Enunciado
Indica cuántas líneas del material siguiente contienen la palabra "FUNCIÓN". Responde solo con el número.

Datos del ejercicio
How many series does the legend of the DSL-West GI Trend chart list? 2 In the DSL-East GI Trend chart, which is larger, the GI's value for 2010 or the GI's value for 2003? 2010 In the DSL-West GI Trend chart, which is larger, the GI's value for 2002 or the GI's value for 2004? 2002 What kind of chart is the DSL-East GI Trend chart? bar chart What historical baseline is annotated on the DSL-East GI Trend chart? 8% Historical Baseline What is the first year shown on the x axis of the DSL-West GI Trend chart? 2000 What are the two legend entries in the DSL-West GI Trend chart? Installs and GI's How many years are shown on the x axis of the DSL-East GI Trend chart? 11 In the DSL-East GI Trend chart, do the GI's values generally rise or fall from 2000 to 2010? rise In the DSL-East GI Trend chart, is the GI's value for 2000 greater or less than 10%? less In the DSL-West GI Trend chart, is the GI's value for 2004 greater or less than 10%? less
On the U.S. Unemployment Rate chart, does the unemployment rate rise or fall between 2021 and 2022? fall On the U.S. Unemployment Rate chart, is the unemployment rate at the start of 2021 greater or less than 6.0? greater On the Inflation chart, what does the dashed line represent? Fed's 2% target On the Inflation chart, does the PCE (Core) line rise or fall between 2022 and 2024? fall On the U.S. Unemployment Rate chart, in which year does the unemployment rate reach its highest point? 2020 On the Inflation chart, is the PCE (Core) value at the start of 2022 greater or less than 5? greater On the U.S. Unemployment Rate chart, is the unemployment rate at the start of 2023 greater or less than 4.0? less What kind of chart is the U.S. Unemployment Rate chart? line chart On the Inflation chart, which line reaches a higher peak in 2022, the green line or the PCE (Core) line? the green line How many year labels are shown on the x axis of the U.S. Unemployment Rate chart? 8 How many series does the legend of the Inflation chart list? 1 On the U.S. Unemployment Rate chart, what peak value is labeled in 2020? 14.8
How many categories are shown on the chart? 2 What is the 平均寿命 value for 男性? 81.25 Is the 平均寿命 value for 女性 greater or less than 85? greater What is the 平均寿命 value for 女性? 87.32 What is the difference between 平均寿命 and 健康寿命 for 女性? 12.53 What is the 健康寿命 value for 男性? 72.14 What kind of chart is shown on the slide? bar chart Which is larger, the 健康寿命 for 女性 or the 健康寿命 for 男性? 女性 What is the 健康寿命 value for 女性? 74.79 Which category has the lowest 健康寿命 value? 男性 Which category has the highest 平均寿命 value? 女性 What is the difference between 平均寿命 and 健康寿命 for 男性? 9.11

--

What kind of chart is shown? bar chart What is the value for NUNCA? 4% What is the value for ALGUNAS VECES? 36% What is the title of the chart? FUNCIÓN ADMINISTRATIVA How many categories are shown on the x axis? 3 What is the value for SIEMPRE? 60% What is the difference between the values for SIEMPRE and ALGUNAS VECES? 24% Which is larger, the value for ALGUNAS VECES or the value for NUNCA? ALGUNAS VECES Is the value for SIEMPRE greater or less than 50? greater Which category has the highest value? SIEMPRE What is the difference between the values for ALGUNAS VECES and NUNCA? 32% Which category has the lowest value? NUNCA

* * *

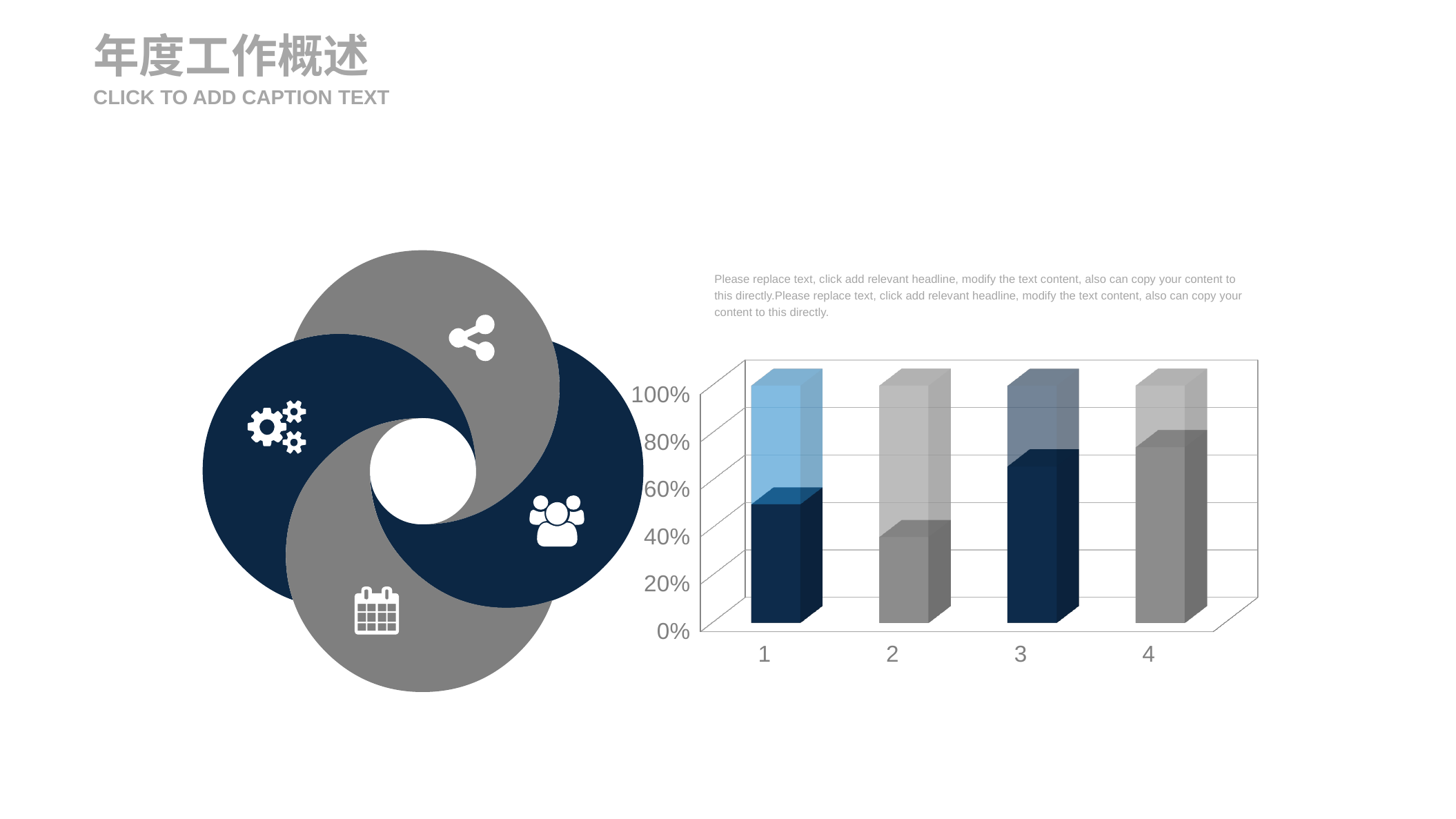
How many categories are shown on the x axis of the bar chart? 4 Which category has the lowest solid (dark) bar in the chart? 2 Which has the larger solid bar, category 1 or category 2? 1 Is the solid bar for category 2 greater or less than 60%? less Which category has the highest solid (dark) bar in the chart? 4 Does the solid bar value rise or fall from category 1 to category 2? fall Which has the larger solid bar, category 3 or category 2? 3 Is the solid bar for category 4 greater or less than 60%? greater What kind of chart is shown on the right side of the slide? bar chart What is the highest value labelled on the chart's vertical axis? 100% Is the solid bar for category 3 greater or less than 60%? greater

Tarea resuelta
1